» **TRY IT**: Reproduce the passage below on drug ionization and lipid solubility in full, word for word.

» **PROVIDED PASSAGE**:
------------------------------------------------------------------------
As a result, a weak acid at acid pH will be more lipid-soluble because it is uncharged and uncharged molecules move more readily through a lipid (nonpolar) environment, like the some membrane, than charged molecules
Similarly, a weak base at alkaline pH will be more lipid-soluble because at alkaline pH a proton will dissociate from molecule leaving it uncharged and again free to move through lipid membrane structures
Lipid diffusion depends on adequate lipid solubility
Drug ionization reduces a drug's ability to cross a lipid bilayer.
Drugs that are weak acids or bases
A weak acid is a neutral molecule that dissociates into an anion (negatively charged) and a proton (a hydrogen ion, H+).
Example:
C8H7O2COOH ⇄ C8H7O2COO- + H+
Neutral aspirin (C8H7O2COOH) in equilibrium with aspirin anion (C8H7O2COO- ) and a proton (H+ )
------------------------------------------------------------------------
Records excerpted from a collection

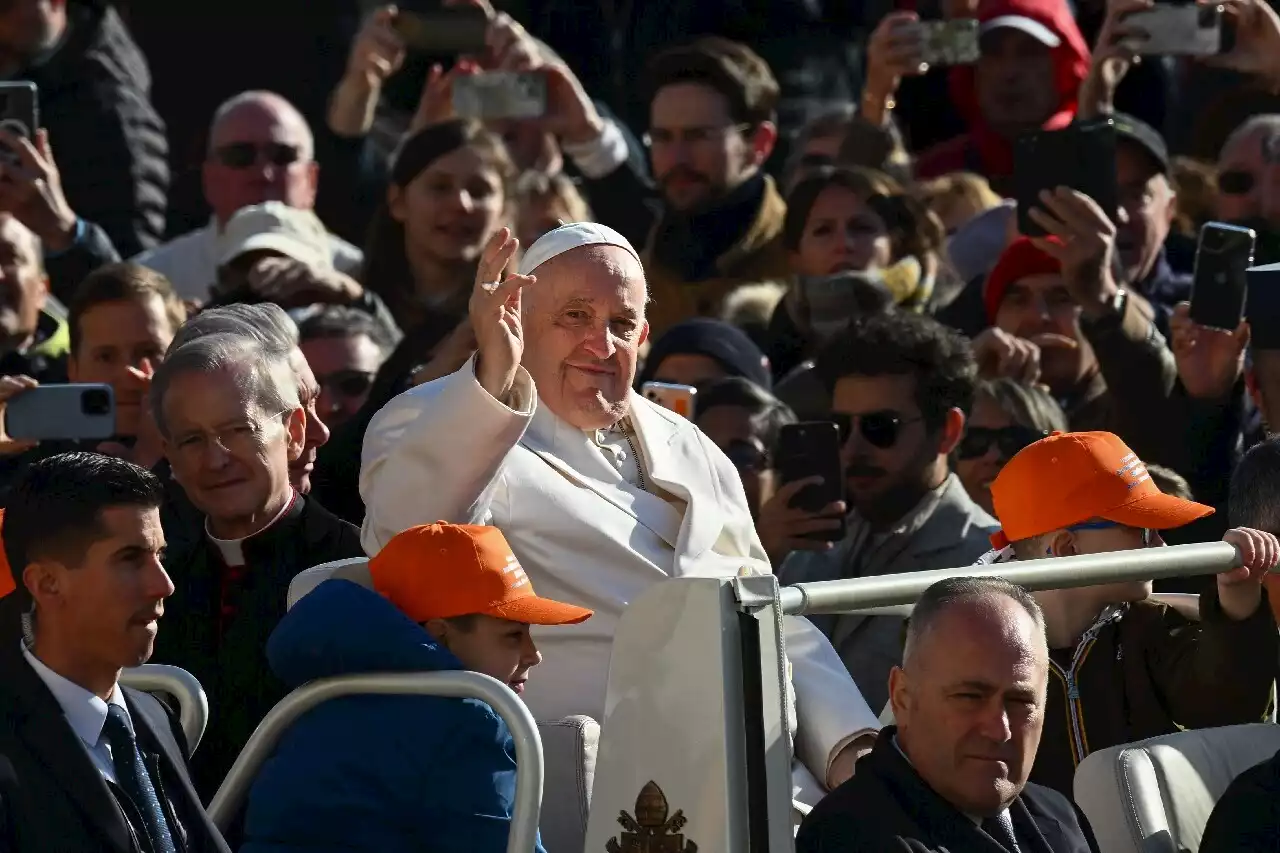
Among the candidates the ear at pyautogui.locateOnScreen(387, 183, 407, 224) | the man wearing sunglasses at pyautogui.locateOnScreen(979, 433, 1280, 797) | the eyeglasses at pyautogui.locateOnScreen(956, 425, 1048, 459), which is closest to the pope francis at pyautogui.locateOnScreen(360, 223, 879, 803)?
the man wearing sunglasses at pyautogui.locateOnScreen(979, 433, 1280, 797)

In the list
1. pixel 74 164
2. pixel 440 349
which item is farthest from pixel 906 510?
pixel 74 164

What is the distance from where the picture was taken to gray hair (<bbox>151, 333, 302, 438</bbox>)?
5656 millimetres

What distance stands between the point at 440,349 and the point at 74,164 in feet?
10.2

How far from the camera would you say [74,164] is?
31.0 feet

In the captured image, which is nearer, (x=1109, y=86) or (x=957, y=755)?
(x=957, y=755)

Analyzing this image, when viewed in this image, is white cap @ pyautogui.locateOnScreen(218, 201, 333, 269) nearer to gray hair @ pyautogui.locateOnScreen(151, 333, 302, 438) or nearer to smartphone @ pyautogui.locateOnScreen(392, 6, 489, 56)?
smartphone @ pyautogui.locateOnScreen(392, 6, 489, 56)

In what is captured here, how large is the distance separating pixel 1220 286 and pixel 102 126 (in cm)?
416

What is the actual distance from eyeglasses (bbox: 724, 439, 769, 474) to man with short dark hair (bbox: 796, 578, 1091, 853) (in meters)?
2.61

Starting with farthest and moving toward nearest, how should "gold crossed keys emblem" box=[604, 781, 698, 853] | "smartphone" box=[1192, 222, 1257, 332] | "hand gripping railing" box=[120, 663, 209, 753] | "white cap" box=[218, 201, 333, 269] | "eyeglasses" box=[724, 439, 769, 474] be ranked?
"white cap" box=[218, 201, 333, 269], "smartphone" box=[1192, 222, 1257, 332], "eyeglasses" box=[724, 439, 769, 474], "hand gripping railing" box=[120, 663, 209, 753], "gold crossed keys emblem" box=[604, 781, 698, 853]

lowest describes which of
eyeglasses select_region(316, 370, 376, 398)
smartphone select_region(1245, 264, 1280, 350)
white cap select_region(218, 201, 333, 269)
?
eyeglasses select_region(316, 370, 376, 398)

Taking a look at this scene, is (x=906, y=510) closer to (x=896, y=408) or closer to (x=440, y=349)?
(x=896, y=408)

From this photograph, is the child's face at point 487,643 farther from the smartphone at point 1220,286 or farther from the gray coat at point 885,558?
the smartphone at point 1220,286

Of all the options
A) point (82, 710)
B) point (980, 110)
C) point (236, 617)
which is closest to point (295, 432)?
point (236, 617)

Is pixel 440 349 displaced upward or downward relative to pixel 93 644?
upward
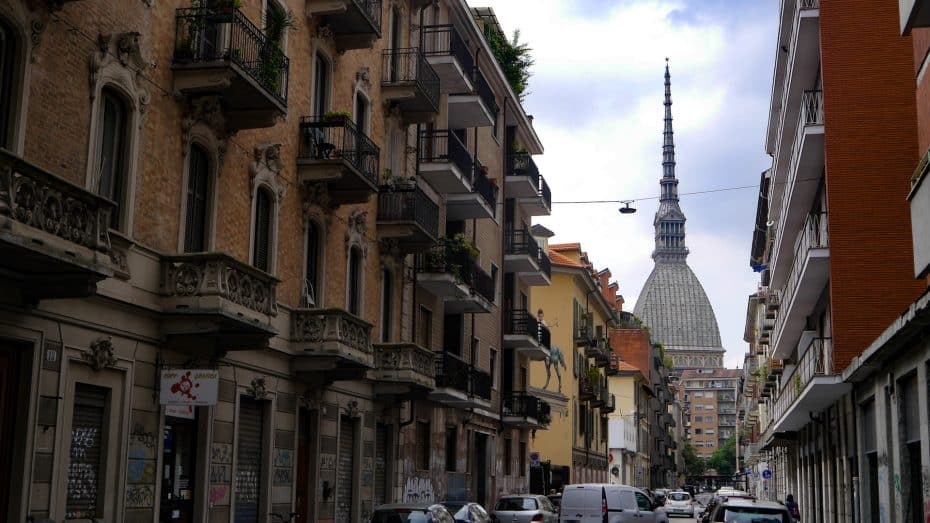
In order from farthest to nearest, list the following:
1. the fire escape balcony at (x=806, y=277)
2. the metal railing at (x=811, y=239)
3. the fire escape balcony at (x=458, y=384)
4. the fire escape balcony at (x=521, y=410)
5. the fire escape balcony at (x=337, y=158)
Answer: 1. the fire escape balcony at (x=521, y=410)
2. the fire escape balcony at (x=458, y=384)
3. the metal railing at (x=811, y=239)
4. the fire escape balcony at (x=806, y=277)
5. the fire escape balcony at (x=337, y=158)

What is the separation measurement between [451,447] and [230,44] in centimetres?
1936

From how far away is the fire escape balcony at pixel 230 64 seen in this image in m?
17.6

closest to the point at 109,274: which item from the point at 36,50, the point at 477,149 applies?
the point at 36,50

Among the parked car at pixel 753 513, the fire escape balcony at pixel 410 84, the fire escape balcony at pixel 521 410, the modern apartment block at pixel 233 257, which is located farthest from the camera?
the fire escape balcony at pixel 521 410

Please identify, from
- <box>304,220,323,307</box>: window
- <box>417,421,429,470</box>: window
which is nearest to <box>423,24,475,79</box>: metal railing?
<box>304,220,323,307</box>: window

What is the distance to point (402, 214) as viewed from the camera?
27.9 m

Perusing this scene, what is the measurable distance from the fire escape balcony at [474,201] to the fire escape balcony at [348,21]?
8.88 meters

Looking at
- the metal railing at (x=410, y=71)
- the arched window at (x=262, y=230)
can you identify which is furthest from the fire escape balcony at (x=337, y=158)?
the metal railing at (x=410, y=71)

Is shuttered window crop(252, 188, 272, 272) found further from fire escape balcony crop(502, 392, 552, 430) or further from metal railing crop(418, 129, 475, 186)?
fire escape balcony crop(502, 392, 552, 430)

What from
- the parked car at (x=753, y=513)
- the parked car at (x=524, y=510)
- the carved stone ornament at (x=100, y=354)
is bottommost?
the parked car at (x=524, y=510)

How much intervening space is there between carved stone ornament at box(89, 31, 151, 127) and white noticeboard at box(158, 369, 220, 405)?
156 inches

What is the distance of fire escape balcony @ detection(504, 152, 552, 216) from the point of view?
4231 cm

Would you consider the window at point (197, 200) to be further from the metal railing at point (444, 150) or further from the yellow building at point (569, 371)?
the yellow building at point (569, 371)

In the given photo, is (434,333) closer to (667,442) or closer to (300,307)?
(300,307)
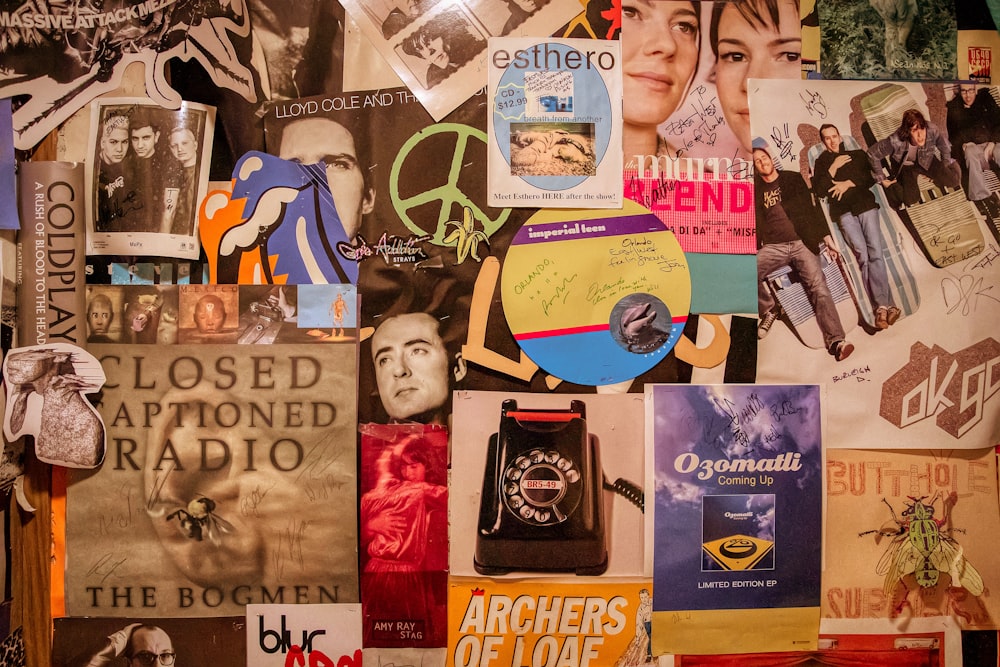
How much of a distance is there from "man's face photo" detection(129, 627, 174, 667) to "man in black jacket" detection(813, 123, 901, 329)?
120 centimetres

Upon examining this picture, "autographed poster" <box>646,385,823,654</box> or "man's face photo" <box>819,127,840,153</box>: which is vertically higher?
"man's face photo" <box>819,127,840,153</box>

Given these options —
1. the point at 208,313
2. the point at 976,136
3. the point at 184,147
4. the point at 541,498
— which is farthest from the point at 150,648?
the point at 976,136

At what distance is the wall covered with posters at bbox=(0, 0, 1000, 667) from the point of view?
0.99 meters

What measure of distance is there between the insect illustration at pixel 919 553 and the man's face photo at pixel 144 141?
1.24m

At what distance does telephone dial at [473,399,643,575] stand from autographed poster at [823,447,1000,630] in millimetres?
383

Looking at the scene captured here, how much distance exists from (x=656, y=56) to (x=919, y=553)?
884 millimetres

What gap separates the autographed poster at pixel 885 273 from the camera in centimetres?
103

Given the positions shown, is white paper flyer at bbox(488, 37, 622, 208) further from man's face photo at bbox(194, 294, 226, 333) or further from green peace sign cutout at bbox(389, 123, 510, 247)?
man's face photo at bbox(194, 294, 226, 333)

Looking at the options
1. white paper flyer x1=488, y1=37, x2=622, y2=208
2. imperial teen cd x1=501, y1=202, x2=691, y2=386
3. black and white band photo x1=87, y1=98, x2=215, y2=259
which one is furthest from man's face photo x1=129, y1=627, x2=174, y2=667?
white paper flyer x1=488, y1=37, x2=622, y2=208

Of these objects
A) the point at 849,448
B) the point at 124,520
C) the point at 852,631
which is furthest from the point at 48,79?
the point at 852,631
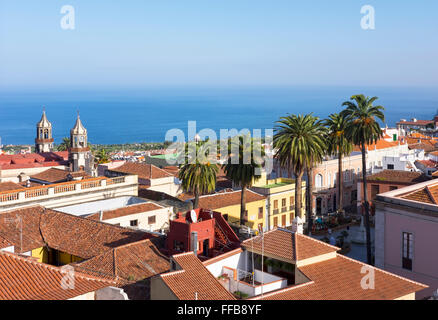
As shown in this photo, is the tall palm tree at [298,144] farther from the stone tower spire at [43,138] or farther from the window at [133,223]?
the stone tower spire at [43,138]

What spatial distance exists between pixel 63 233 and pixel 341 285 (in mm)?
15908

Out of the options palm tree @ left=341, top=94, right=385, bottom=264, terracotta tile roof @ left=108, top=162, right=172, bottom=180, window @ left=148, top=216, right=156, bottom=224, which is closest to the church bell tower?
terracotta tile roof @ left=108, top=162, right=172, bottom=180

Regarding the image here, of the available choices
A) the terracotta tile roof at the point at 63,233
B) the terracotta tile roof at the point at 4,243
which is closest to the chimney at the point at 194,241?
the terracotta tile roof at the point at 63,233

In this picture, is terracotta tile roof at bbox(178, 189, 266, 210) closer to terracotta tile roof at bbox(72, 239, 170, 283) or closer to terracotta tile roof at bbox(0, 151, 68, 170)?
terracotta tile roof at bbox(72, 239, 170, 283)

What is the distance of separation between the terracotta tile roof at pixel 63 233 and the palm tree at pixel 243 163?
46.2ft

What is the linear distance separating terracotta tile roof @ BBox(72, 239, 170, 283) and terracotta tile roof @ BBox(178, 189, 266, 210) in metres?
17.1

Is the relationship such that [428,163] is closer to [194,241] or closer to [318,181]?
[318,181]

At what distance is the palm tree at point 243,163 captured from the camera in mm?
39906

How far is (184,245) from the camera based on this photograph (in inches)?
942

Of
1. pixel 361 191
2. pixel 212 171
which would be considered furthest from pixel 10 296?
pixel 361 191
------------------------------------------------------------------------
» **RESPONSE TO THIS EXERCISE**:
As a result, a weak acid at acid pH will be more lipid-soluble because it is uncharged and uncharged molecules move more readily through a lipid (nonpolar) environment, like the some membrane, than charged molecules
Similarly, a weak base at alkaline pH will be more lipid-soluble because at alkaline pH a proton will dissociate from molecule leaving it uncharged and again free to move through lipid membrane structures
Lipid diffusion depends on adequate lipid solubility
Drug ionization reduces a drug's ability to cross a lipid bilayer.
Drugs that are weak acids or bases
A weak acid is a neutral molecule that dissociates into an anion (negatively charged) and a proton (a hydrogen ion, H+).
Example:
C8H7O2COOH ⇄ C8H7O2COO- + H+
Neutral aspirin (C8H7O2COOH) in equilibrium with aspirin anion (C8H7O2COO- ) and a proton (H+ )